» Objectif A:
Recopiez tout le passage de l'article sur Jean-François Kahn, depuis « Dans son dernier » jusqu'à « prend la presse. », en remplaçant « jouissance » par « délectation ».

» Texte proposé:
Jean-François Kahn : « En France, les journalistes cons, il y en a beaucoup. »


Rédigé par Anis HAJJAM le Dimanche 2 Juillet 2023

Dans son dernier ouvrage « Comment on en est arrivé là » paru en ce fin de printemps 2023, le journaliste Jean-François Kahn décortique l’état de la société française de ces longues dernières années. Personne et rien n’est épargné. Il tire à boulets rouges avec consternation mais également jouissance. Quant à la sulfateuse réservée aux médias, elle est astiquée pour bien déchiqueter des méthodes anti-déontologiques orchestrées en connivence ou en solo. Concentrons-nous sur ce que prend la presse.



Ancien correspondant depuis Paris du quotidien casablancais « Le Petit Marocain », membre entre autres de la rédaction de « L’Express » de Françoise Giroud et Jean-Jacques Servan-Schreiber, créateur des news magazines « L’Evènement du Jeudi » et « Marianne », auteur d’une quarantaine d’essais sur la société française, Jean-François Khan passe une large partie de sa vie professionnelle à s’indigner, à se faire des ennemis, à dénoncer à tout va. Avec « Comment on en est arrivé là », c’est le son d’une tronçonneuse qui accompagne la délicieuse lecture de ses 500 pages. Croyant que son récit livré en deux beaux pavés (« Mémoires d’Outre-vies », tomes 1 et 2 parus respectivement en avril 2001 et février 2002) a tout conté, eh bien, on s’est mis le doigt dans l’œil.

L’inénarrable intellectuel de 85 ans remet le couvert avec flegme et rageuse force de frappe : « Je ne me fais aucune illusion. J’atteins donc les 85 piges. Ce n’est pas un âge où l’on s’autocensure. Même si cela m’est déjà arrivé. Je dirai donc les choses très exactement comme je les ressens. Tel qu’il m’apparaît nécessaire, indispensable, de les dire. Parce qu’il faudra bien établir comment on en est arrivé là. Hier, venant de la droite comme de la gauche, des médias de droite et de gauche, j’en aurais pris plein la figure. Mais j’ai de la chance : aujourd’hui, on ne controverse plus, ce qui serait une façon d’accepter le débat, on se contente d’exclure par l’anathème ou le silence. Et, franchement, je m’en fous ! », dit d’emblée ce tueur à mains nues.

» Lignes de données:

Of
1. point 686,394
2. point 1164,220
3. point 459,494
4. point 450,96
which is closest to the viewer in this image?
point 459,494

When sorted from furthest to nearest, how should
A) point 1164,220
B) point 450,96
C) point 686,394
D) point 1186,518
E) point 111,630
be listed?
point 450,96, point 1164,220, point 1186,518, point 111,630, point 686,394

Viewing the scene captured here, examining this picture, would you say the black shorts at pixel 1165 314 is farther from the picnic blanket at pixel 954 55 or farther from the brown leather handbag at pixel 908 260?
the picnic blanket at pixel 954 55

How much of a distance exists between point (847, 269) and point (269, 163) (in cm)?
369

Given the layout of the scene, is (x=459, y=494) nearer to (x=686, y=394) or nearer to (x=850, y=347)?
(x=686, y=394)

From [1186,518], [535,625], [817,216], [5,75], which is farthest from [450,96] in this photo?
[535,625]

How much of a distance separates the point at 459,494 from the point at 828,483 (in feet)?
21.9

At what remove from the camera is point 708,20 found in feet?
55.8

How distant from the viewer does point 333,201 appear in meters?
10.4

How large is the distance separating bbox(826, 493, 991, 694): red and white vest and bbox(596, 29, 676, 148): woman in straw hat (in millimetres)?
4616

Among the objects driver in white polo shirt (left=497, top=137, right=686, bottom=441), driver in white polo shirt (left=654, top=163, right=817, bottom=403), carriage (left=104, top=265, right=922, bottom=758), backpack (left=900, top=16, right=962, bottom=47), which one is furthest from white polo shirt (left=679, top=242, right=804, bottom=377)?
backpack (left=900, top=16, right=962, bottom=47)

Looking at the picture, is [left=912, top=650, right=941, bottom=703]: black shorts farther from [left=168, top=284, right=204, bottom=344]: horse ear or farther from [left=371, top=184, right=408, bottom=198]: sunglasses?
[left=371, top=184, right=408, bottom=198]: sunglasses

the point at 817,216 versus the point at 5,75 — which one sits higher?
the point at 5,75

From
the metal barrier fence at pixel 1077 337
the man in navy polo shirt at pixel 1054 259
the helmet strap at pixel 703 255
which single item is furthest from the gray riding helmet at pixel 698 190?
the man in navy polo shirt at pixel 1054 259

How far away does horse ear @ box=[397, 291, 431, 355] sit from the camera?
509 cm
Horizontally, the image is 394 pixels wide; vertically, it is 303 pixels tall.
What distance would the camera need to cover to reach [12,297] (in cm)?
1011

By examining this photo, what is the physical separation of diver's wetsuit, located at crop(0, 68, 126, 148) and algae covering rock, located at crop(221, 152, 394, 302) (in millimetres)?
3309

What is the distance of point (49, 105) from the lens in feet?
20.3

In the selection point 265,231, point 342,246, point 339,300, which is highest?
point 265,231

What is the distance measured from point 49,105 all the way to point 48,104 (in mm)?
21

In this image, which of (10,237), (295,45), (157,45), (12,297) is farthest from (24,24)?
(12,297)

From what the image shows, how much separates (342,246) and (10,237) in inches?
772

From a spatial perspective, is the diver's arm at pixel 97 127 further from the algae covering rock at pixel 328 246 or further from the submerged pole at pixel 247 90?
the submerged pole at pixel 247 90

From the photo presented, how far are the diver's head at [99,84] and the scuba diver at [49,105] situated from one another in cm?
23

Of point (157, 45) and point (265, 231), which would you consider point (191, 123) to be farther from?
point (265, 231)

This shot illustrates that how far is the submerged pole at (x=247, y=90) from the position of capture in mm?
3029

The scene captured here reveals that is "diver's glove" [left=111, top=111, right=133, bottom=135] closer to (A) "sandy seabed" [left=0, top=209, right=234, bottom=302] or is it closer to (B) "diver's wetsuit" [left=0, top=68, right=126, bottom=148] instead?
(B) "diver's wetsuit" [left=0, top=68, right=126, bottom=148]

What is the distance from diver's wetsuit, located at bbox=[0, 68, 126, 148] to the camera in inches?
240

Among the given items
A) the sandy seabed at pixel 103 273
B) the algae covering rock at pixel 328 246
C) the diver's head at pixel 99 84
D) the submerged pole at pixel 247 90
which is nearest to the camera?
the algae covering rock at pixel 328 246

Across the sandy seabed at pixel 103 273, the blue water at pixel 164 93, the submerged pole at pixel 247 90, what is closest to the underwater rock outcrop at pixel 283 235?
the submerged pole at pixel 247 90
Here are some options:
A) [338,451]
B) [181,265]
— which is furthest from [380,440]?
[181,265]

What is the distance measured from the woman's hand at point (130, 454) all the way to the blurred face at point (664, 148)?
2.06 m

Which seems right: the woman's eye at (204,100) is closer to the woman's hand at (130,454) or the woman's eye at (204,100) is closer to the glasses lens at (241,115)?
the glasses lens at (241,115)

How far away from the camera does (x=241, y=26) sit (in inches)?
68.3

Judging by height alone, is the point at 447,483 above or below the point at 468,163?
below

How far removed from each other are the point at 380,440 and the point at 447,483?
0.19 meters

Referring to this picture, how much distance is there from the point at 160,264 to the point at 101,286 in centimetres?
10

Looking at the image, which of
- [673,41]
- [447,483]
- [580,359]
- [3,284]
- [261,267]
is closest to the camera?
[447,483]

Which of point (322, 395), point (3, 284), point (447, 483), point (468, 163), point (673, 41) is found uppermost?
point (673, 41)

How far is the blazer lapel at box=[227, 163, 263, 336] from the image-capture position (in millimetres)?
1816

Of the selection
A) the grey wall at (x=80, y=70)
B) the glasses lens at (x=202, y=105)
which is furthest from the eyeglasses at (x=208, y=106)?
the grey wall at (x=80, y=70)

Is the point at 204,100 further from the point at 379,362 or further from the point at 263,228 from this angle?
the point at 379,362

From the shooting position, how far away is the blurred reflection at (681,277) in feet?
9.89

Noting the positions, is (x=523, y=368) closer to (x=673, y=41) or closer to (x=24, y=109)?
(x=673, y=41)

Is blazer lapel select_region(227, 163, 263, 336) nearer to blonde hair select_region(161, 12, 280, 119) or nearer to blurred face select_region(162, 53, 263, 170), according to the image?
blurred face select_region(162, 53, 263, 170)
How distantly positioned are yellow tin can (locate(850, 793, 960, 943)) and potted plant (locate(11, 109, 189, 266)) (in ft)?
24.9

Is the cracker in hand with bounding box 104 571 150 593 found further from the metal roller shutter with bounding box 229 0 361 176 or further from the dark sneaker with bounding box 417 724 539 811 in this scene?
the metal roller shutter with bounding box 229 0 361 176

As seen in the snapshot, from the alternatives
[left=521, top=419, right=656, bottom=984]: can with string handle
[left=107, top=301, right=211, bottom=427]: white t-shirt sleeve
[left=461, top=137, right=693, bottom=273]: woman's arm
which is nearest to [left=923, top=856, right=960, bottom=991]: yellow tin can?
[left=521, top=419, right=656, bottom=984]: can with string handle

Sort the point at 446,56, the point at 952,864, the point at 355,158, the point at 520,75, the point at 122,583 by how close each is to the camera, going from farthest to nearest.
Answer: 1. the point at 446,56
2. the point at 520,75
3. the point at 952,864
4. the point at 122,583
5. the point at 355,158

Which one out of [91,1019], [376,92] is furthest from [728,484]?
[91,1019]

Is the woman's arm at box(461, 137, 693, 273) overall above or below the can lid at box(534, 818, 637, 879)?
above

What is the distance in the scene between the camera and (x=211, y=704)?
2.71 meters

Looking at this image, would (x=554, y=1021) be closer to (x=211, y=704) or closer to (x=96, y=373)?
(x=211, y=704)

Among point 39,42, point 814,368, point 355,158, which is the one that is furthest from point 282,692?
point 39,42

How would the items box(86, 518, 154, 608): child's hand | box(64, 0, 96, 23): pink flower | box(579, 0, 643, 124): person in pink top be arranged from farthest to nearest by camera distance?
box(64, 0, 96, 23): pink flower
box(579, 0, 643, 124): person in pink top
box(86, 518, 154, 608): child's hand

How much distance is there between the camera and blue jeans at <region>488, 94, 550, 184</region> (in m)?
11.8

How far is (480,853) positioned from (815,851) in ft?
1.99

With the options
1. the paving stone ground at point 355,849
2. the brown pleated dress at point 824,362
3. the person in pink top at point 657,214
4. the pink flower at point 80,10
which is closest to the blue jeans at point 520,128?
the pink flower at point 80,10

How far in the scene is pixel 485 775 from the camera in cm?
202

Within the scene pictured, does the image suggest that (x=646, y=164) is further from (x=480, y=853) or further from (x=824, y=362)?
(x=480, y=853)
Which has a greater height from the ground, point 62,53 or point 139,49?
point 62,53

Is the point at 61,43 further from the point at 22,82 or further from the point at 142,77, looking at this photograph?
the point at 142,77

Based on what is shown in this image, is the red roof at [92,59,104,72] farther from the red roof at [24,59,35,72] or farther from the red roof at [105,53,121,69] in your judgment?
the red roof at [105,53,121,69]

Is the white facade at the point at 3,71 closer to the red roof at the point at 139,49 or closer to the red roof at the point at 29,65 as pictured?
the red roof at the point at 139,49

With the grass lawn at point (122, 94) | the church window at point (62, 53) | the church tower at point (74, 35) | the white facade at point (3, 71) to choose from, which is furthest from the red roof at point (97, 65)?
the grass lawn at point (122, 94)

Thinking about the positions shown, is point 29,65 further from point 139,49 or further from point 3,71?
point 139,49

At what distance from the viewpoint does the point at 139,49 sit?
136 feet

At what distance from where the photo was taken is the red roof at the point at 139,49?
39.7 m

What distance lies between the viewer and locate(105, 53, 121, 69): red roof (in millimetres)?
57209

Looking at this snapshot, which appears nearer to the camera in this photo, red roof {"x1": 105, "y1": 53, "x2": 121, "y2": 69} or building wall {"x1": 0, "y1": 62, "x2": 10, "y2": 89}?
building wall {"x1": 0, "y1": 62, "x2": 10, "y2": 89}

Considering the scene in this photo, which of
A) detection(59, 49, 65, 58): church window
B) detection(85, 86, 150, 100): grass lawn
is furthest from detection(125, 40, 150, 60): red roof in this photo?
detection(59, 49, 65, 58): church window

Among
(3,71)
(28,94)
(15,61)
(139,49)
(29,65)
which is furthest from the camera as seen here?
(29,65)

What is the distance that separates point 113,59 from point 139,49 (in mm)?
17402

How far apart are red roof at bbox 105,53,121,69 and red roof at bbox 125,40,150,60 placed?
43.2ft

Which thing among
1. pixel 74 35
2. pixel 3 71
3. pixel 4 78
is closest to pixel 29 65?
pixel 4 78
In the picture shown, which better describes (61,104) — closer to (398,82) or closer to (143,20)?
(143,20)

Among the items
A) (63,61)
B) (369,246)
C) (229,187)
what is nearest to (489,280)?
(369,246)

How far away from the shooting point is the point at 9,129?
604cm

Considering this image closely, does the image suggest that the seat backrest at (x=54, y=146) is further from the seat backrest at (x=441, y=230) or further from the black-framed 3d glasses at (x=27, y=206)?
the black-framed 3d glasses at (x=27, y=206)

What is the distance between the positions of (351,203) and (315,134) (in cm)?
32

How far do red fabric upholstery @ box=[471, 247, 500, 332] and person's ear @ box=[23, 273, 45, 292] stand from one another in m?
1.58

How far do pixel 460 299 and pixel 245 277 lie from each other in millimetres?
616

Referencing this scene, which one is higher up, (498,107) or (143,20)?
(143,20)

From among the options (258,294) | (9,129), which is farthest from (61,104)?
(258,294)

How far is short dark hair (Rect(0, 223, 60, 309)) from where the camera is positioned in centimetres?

» Objectif B:
Mettez sous forme de liste JSON de chaînes, une chaîne par ligne et sans les lignes vides, tout ce qui va du début des lignes de données jusqu'à la ligne contenant « point 450,96, point », celle-ci comprise.

» Solution A:
Dans son dernier ouvrage « Comment on en est arrivé là » paru en ce fin de printemps 2023, le journaliste Jean-François Kahn décortique l’état de la société française de ces longues dernières années. Personne et rien n’est épargné. Il tire à boulets rouges avec consternation mais également délectation. Quant à la sulfateuse réservée aux médias, elle est astiquée pour bien déchiqueter des méthodes anti-déontologiques orchestrées en connivence ou en solo. Concentrons-nous sur ce que prend la presse.

» Solution B:
[
  "Of",
  "1. point 686,394",
  "2. point 1164,220",
  "3. point 459,494",
  "4. point 450,96",
  "which is closest to the viewer in this image?",
  "point 459,494",
  "When sorted from furthest to nearest, how should",
  "A) point 1164,220",
  "B) point 450,96",
  "C) point 686,394",
  "D) point 1186,518",
  "E) point 111,630",
  "be listed?",
  "point 450,96, point 1164,220, point 1186,518, point 111,630, point 686,394"
]